Hoofdstuk 4 Overgangs- en slotregels

Artikel 12 Overgangsrecht

12.1 Overgangsrecht bouwwerken
  • a. Een bouwwerk dat op het tijdstip van inwerkingtreding van het bestemmingsplan aanwezig of in uitvoering is, dan wel gebouwd kan worden krachtens een omgevingsvergunning voor het bouwen, en afwijkt van het plan, mag, mits deze afwijking naar aard en omvang niet wordt vergroot,
    • 1. gedeeltelijk worden vernieuwd of veranderd;
    • 2. na het teniet gaan ten gevolge van een calamiteit geheel worden vernieuwd of veranderd, mits de aanvraag van de omgevingsvergunning voor het bouwen wordt gedaan binnen twee jaar na de dag waarop het bouwwerk is teniet gegaan.
  • b. Het bevoegd gezag kan eenmalig in afwijking van sub a een omgevingsvergunning verlenen voor het vergroten van de inhoud van een bouwwerk als bedoeld in sub a met maximaal 10%.
  • c.

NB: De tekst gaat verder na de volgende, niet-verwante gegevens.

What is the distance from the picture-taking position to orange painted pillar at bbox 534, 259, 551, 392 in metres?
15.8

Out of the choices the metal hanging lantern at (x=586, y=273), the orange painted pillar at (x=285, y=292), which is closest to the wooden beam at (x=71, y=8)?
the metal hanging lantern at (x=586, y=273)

Sub a is niet van toepassing op bouwwerken die weliswaar bestaan op het tijdstip van inwerkingtreding van het plan, maar zijn gebouwd zonder vergunning en in strijd met het daarvoor geldende plan, daaronder begrepen de overgangsbepaling van dat plan.

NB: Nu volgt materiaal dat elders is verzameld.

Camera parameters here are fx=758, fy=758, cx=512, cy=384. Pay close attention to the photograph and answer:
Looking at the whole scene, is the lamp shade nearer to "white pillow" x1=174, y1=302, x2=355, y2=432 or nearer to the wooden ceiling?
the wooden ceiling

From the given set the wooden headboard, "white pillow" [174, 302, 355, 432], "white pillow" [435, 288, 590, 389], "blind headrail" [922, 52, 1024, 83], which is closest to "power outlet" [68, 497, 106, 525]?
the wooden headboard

12.2 Overgangsrecht gebruik
  • a. Het gebruik van grond en bouwwerken dat bestond op het tijdstip van inwerkingtreding van het bestemmingsplan en hiermee in strijd is, mag worden voortgezet.

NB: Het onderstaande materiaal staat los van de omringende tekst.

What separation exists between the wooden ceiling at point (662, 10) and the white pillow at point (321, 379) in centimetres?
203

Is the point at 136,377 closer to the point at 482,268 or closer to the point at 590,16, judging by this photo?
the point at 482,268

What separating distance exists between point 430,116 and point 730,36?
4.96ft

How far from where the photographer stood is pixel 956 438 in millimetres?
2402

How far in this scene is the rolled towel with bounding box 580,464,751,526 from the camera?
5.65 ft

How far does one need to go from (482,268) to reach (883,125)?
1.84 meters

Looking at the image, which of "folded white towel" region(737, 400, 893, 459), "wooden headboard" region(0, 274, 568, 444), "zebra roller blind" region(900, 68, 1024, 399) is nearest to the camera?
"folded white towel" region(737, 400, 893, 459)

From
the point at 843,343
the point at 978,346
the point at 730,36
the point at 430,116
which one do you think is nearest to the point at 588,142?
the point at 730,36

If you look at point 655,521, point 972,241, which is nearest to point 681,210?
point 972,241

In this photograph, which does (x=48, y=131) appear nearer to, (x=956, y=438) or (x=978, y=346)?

  • b. Het is verboden het met het bestemmingsplan strijdige gebruik, bedoeld in het bepaalde in sub a te veranderen of te laten veranderen in een ander met dat plan strijdig gebruik, tenzij door deze verandering de afwijking naar aard en omvang wordt verkleind.
  • c. Indien het gebruik, bedoeld in sub a, na het tijdstip van inwerkingtreding van het plan voor een periode langer dan een jaar wordt onderbroken, is het verboden dit gebruik daarna te hervatten of te laten hervatten.
  • d. Sub a is niet van toepassing op het gebruik, dat reeds in strijd was met het voorheen geldende bestemmingsplan, daaronder begrepen de overgangsbepalingen van dat plan.

Artikel 13 Slotregel

Deze regels worden aangehaald als: Regels van het bestemmingsplan 'Prinses Beatrixlaan Ouder-Amstel'.